## OBJECTIVE
Repeat the data below word for word, omitting the pictures from your answer.

::::::::::

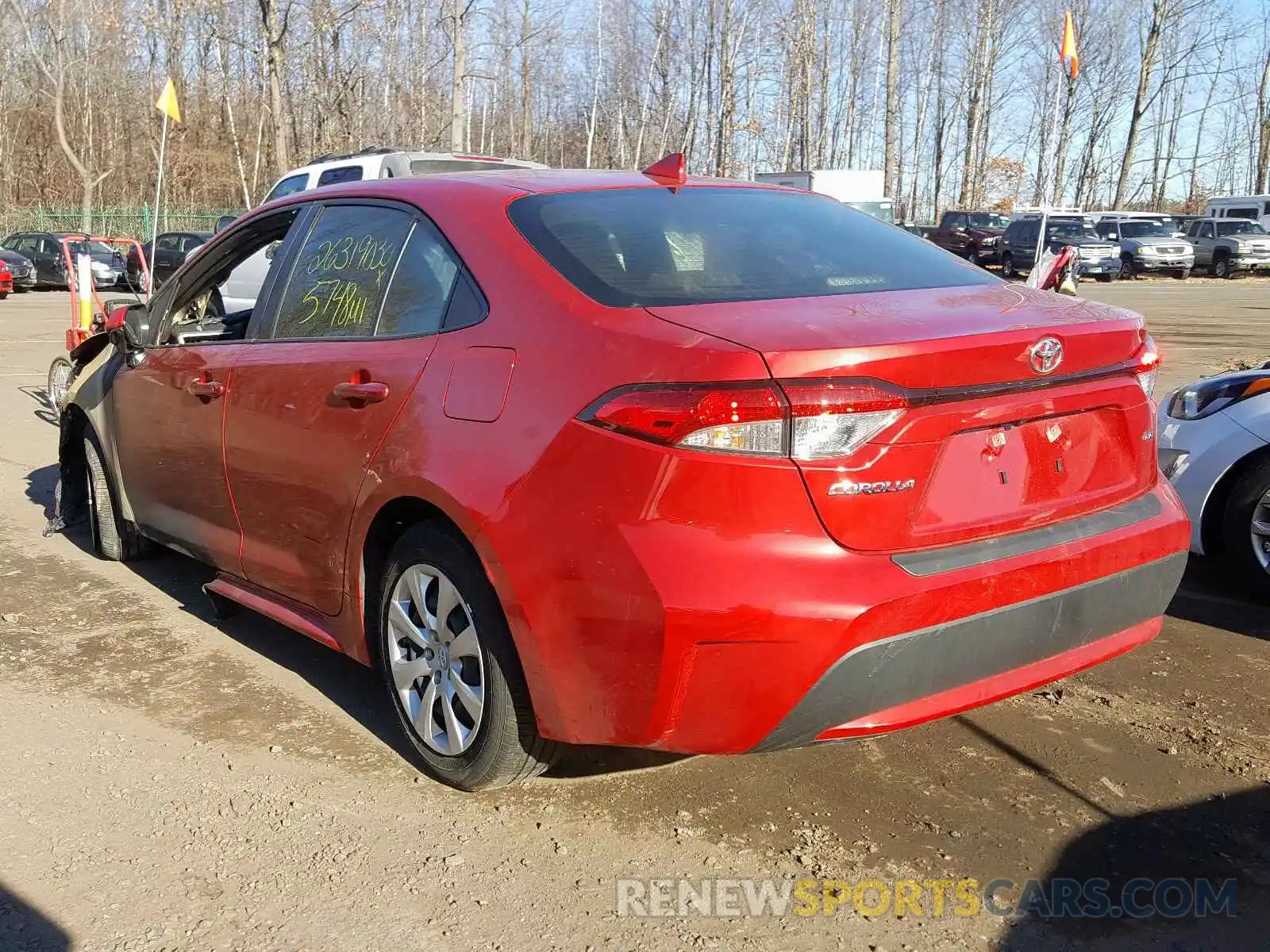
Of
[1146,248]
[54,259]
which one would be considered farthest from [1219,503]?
[1146,248]

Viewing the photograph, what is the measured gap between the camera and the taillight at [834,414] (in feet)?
8.12

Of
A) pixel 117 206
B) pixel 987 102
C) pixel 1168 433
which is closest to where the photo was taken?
pixel 1168 433

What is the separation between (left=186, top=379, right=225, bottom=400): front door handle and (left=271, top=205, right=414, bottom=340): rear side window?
0.33 m

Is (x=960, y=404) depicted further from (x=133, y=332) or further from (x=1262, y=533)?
(x=133, y=332)

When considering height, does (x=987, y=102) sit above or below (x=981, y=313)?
above

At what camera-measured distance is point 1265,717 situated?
145 inches

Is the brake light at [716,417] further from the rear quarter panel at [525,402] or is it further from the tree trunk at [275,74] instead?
the tree trunk at [275,74]

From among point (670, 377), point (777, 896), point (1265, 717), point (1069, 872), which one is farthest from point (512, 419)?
point (1265, 717)

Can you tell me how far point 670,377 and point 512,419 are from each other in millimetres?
480

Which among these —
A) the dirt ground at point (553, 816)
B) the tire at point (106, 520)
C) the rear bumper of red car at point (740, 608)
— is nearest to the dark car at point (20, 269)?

::::::::::

## SOLUTION TO THIS EXERCISE
Of
[1146,248]
[54,259]
which one would be considered farthest from [1219,503]?
[1146,248]

Viewing the photograph, what is the measured gap between the camera and the taillight at [834,414] (in feet)?
8.12

Of
A) pixel 117 206
B) pixel 987 102
C) pixel 1168 433
which is closest to where the photo was taken?
pixel 1168 433

What is the separation between (left=186, top=379, right=225, bottom=400): front door handle and (left=271, top=205, right=414, bottom=340): rear side window?
0.33 m

Is (x=960, y=404) depicted further from (x=133, y=332) or further from (x=1262, y=533)?
(x=133, y=332)

When considering height, does (x=987, y=102) sit above or below (x=981, y=313)?
above

At what camera-measured distance is point 1265,717 situated?
145 inches

Is the brake light at [716,417] further from the rear quarter panel at [525,402] or is it further from the tree trunk at [275,74] instead?
the tree trunk at [275,74]

From among point (670, 377), point (777, 896), point (1265, 717), point (1069, 872), which one is farthest from point (512, 419)?
point (1265, 717)

Can you tell me how far point 670,377 and point 512,419 are from each other in millimetres?
480

Which among these —
A) the dirt ground at point (553, 816)
B) the tire at point (106, 520)
C) the rear bumper of red car at point (740, 608)
— is nearest to the dark car at point (20, 269)?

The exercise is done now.